## Task directions
Reproduce word for word the part of the blog posts below, starting at "Wednesday, October 15, 2008" and ending at "in our house.".

## Document passage
-*-

Tuesday, October 21, 2008

The birthday


Gavin was lucky enough to have his 5th birthday party at the zoo this year. When I came up with the idea I wasn't thinking that it would be so nerve racking. There were 12 kids total which I think is a lot. Mind you, not all of them were walking around, but it was high energy and loud. Gavin met his friends at the front gate and was really happy to see everyone. He was hugging them as they came and greeting them like a good little host. All I could think about was the headache I was gonna have at the end of all this.
It was productive trip. We saw the elephants, the black panther, we fed the giraffes and walked through the reptile house. The best part? We didn't loose any kids. We lost some control during the petting zoo portion, but no big deal.
We came back to the house, had cake, did a little activity, played and went home. Gavin loved his day. He can't wait until next year so he can do it all again.

Thursday, October 16, 2008

Bikers

I am having a kinda crappy day (see yesterdays blog), but that doesn't change the fact that it is Gavin's 5th birthday today. So I run to the store because he requested steak and tater tots for dinner.
As I was leaving the store, I am coming up on the stop before entering into traffic. I am planning to turn northbound Perrin from the westbound parking lot. Of course when you are planning to turn northbound, you are checking southbound traffic. So I am doing that. Then I hear a snotty, "Hello". I look northbound and there is a female biker on the sidewalk, about to travel in front of me. I wanted to yell at her for riding on the wrong side of the street and for riding on the sidewalk. It is her fault for doing these simple infractions. But instead, I decided it was nicer to be friendly and back up alittle.
Now everyone reading this who doesn't know, all bicyclists need to follow the rules of the road just like a vehicle. That means stopping at stop signs, riding the same way as traffic and so on and so forth. If you don't follow the rules of the road you are setting yourself up or a ticket. Depending where you live, you will get one too. That means if you cause an accident because you aren't following the rules of the road, you could be held at fault for the accident and be cited or even carted to the slammer.
It seriously angers me when people think they are right, but really don't have a clue about how it really is.
So anyway, I get home and find that I forgot the tator tots. What a day!

Wednesday, October 15, 2008

What else?

About two weeks ago, we got a call from our rental management company, letting us know that there was a couple that wanted to rent our house. That is great news for us. We were ecstatic!!
So we were expecting them to move in on Tuesday. We double checked with the management company and they verified. So Tuesday, the big day, we drive by because we are curious who is going to live in our house.
We drive by and notice, there were no moving vans, no cars, no people, no nothing. Okay,we thought maybe there was a mix up or some kinda problem and they would move in Wednesday. So I recontact the management company and make sure everything is okay. I then receive an email stating that Tuesday (move in day) the renters came in and said the house was too small and they wouldn't be renting the house after all. What?
They had put down a deposit, made a date on calendar-everything. I don't get it. I mean, they are getting charged $400 for the time the house was off the market and so forth, but seriously. Maybe I am too cheap to do something like this, maybe I am too thorough to not be completely sure I wanted to live in a house that I had to put a $1300 deposit on.

-*-

## Dataset

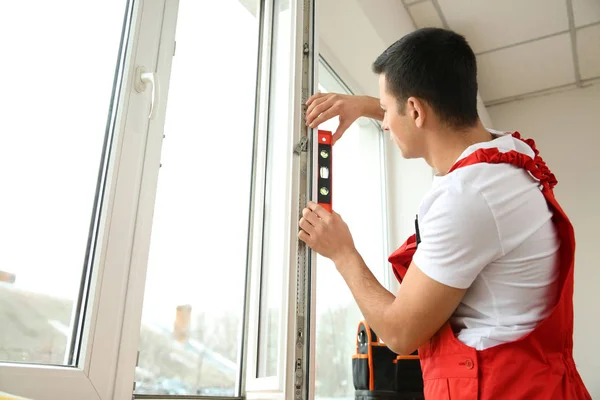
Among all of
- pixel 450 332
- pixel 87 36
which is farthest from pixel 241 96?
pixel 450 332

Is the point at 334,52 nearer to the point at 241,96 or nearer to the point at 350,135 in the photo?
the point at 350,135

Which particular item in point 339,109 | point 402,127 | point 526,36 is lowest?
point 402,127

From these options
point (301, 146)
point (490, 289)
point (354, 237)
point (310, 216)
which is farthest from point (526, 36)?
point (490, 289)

-*-

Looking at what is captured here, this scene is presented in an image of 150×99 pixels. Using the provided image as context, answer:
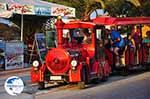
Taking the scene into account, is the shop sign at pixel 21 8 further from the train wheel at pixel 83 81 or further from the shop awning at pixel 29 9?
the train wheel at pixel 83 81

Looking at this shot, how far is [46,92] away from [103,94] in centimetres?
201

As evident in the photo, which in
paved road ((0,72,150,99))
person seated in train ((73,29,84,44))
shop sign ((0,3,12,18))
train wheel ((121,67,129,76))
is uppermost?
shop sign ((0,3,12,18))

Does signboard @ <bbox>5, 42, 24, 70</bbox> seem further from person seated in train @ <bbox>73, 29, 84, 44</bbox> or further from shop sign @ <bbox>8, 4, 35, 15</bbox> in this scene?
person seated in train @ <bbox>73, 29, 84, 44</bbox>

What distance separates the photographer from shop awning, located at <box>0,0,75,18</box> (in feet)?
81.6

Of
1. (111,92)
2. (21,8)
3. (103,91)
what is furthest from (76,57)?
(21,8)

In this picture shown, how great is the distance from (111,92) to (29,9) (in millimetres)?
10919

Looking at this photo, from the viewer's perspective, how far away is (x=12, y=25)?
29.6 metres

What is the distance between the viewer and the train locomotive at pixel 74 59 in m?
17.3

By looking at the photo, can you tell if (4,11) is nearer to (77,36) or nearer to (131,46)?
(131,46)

-*-

## Exercise output
Wednesday, October 15, 2008

What else?

About two weeks ago, we got a call from our rental management company, letting us know that there was a couple that wanted to rent our house. That is great news for us. We were ecstatic!!
So we were expecting them to move in on Tuesday. We double checked with the management company and they verified. So Tuesday, the big day, we drive by because we are curious who is going to live in our house.